Adenovirus-mediated gene transduction of truncated IκBα enhances radiosensitivity in human colon cancer cells

Nuclear factor kappa B (NF-kappaB) is a transcription factor that is known to regulate apoptosis when cells are exposed to DNA-damaging agents such as ionizing radiation and cytotoxic drugs. We sought to determine if inhibition of NF-kappaB could enhance radiosensitivity in human colon cancer cells in vitro and in vivo. To inhibit NF-kappaB activation specifically, we constructed a recombinant adenovirus vector expressing a truncated form of the inhibitor protein IkappaBalpha (IkappaBalphaDeltaN) that lacks the phosphorylation sites essential for activation of NF-kappaB, and transfected two human colon cancer cell lines (HT29 and HCT15) with this vector.
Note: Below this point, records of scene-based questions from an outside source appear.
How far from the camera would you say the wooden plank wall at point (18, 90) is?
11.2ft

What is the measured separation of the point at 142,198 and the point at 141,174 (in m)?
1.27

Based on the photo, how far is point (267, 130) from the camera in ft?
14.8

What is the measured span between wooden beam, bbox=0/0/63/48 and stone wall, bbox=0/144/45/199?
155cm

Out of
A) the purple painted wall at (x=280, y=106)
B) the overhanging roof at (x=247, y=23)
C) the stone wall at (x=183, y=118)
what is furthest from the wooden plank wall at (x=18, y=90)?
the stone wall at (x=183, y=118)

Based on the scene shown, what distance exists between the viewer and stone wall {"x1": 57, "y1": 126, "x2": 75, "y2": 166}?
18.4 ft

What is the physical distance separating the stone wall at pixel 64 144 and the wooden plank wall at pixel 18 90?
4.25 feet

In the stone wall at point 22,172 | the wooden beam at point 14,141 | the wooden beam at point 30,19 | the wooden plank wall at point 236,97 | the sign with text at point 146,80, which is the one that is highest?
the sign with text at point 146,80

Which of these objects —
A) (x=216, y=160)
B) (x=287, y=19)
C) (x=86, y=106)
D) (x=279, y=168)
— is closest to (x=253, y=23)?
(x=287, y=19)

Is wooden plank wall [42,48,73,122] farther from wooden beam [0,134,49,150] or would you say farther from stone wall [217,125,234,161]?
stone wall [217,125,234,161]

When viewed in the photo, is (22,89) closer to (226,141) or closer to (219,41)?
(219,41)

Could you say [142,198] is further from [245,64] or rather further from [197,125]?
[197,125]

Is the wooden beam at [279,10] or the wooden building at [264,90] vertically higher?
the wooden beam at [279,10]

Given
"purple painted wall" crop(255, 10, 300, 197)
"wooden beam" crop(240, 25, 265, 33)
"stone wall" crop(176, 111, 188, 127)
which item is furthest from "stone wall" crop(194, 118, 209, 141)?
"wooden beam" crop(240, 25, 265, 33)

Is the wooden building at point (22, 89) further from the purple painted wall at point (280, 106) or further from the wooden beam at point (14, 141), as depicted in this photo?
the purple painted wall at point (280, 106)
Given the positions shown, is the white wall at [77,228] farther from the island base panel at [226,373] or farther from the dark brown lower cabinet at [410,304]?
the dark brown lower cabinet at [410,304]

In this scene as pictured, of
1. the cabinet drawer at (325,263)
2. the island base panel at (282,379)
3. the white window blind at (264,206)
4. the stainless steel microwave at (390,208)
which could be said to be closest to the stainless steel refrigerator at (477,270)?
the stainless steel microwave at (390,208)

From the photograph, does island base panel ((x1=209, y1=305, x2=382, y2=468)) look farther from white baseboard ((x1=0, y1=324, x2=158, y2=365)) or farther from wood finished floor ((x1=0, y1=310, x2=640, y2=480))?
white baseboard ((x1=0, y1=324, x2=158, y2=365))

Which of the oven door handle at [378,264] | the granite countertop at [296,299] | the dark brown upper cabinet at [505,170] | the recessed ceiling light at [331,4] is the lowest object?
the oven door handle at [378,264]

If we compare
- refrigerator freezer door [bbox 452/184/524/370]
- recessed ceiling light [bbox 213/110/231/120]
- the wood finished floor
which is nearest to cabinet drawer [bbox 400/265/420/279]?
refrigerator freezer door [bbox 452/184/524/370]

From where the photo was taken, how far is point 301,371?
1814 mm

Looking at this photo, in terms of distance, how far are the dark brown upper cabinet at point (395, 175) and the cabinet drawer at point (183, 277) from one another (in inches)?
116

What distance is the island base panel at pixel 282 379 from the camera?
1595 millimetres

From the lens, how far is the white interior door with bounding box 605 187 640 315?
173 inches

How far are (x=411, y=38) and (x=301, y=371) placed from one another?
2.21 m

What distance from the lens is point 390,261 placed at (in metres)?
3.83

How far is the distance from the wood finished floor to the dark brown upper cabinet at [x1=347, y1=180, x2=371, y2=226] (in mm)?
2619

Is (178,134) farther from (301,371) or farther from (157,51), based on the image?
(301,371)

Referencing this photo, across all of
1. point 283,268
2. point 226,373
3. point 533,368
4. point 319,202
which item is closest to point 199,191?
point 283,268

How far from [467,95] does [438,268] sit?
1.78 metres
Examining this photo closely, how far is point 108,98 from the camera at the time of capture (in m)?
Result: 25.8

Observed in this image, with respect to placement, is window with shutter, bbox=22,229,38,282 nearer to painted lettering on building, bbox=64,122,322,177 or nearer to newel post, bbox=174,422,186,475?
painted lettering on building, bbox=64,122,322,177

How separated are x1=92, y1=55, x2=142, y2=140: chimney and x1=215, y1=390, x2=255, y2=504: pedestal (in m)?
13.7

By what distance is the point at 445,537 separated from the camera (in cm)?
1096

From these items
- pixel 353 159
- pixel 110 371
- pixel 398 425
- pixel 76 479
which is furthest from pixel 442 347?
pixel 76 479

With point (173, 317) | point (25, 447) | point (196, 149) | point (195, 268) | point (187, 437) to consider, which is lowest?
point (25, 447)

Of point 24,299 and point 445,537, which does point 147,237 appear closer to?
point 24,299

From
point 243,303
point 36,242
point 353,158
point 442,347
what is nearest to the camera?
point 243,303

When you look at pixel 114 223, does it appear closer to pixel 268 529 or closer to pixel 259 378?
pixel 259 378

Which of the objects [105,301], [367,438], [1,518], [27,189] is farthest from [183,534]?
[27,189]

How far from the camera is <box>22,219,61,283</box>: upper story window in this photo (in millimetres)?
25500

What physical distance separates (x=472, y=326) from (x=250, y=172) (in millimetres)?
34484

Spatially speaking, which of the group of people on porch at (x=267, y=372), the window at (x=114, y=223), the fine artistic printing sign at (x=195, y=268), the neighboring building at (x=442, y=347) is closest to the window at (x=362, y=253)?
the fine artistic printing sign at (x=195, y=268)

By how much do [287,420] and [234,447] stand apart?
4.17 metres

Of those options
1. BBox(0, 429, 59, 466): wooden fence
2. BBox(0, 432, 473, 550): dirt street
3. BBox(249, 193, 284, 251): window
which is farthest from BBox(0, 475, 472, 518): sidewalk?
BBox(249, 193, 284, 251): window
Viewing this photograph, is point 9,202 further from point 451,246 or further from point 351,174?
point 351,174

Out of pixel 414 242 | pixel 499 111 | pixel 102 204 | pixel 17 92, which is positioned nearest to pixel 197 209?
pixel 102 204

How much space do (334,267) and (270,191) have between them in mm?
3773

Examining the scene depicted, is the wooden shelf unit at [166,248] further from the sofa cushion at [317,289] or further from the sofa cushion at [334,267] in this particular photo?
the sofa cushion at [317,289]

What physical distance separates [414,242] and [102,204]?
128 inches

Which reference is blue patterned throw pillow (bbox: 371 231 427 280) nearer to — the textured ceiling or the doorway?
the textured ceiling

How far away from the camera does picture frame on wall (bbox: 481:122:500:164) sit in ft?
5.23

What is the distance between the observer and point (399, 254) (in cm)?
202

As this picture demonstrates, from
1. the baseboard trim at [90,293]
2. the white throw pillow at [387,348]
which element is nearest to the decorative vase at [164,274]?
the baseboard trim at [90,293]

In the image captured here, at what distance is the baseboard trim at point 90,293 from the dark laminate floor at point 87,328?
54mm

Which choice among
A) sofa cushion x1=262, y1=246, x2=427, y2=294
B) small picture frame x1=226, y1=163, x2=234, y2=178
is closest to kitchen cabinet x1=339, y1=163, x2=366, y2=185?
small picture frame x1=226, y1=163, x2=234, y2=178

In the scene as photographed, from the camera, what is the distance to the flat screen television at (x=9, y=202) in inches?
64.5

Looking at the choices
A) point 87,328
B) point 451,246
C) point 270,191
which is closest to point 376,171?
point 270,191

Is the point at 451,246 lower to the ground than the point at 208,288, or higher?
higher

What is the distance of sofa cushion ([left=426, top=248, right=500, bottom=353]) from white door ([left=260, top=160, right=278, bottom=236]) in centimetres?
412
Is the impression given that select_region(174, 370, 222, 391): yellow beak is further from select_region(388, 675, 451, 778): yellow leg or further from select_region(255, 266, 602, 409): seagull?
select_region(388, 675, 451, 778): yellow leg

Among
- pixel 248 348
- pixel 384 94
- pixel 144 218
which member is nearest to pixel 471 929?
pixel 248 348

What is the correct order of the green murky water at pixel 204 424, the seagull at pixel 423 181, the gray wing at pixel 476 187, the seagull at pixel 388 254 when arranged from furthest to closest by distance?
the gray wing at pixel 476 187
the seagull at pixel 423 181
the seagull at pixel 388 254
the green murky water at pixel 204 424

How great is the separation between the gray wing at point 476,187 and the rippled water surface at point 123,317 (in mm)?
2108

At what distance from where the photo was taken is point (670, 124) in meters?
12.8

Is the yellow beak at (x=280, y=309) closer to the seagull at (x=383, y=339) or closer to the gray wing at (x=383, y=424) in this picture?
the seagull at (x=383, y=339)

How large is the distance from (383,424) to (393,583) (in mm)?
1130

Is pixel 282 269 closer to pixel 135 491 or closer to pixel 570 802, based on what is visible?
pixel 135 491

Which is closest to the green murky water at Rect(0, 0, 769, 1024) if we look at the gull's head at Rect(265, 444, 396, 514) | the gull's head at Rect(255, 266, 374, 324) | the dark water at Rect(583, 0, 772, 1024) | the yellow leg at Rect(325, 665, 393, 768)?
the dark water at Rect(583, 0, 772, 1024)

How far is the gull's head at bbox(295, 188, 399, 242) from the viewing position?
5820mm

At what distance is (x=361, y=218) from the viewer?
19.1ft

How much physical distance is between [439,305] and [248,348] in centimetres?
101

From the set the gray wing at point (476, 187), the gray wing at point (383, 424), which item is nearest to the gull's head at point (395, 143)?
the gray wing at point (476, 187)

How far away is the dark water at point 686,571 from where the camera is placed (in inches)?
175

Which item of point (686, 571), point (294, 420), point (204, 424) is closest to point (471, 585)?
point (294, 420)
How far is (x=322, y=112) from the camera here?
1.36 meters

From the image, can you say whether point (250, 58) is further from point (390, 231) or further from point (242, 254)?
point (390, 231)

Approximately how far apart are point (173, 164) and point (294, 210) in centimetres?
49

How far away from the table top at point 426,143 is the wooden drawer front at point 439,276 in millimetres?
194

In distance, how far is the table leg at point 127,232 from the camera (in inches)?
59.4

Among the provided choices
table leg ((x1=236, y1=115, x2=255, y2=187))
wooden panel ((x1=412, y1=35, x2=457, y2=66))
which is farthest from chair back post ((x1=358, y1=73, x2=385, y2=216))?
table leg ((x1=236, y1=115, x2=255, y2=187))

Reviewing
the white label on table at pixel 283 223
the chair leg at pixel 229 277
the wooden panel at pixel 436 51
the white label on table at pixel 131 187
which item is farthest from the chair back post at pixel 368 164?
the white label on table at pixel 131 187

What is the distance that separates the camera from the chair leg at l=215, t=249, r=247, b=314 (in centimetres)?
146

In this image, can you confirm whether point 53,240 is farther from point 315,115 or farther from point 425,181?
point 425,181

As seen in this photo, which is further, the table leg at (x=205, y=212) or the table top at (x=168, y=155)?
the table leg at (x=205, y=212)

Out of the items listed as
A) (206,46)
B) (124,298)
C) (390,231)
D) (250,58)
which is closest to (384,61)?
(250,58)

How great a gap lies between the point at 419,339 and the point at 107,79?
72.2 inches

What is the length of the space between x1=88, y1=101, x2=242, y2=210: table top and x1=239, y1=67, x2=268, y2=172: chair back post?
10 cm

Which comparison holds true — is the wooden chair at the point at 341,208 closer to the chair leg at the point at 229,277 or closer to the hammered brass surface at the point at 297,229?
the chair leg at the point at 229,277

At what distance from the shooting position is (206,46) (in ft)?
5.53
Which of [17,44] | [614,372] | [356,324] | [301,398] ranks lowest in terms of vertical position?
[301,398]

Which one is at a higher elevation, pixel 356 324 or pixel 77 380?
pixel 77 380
In vitro colony-forming assays revealed that the overexpression of the stable IkappaBalpha by AxIkappaBalphaDeltaN infection significantly suppressed cell growth after irradiation in both cell lines as compared to infection with a control vector, AxLacZ. Treatment with AxIkappaBalphaDeltaN and irradiation successfully inhibited the growth of HT29 xenografted subcutaneous tumors in nude mice with an 83.8% volume reduction on day 38 as compared to the untreated tumors. Furthermore, it was demonstrated that apoptosis was increased by adenovirus-mediated gene transduction of IkappaBalphaDeltaN in vitro and in vivo. These results indicated that inhibition of NF-kappaB could enhance radiosensitivity through an increase in radiation-induced apoptosis. We believe that radio-gene therapy using adenovirus-mediated gene transduction of IkappaBalphaDeltaN could be an attractive candidate as a treatment strategy for colorectal cancer.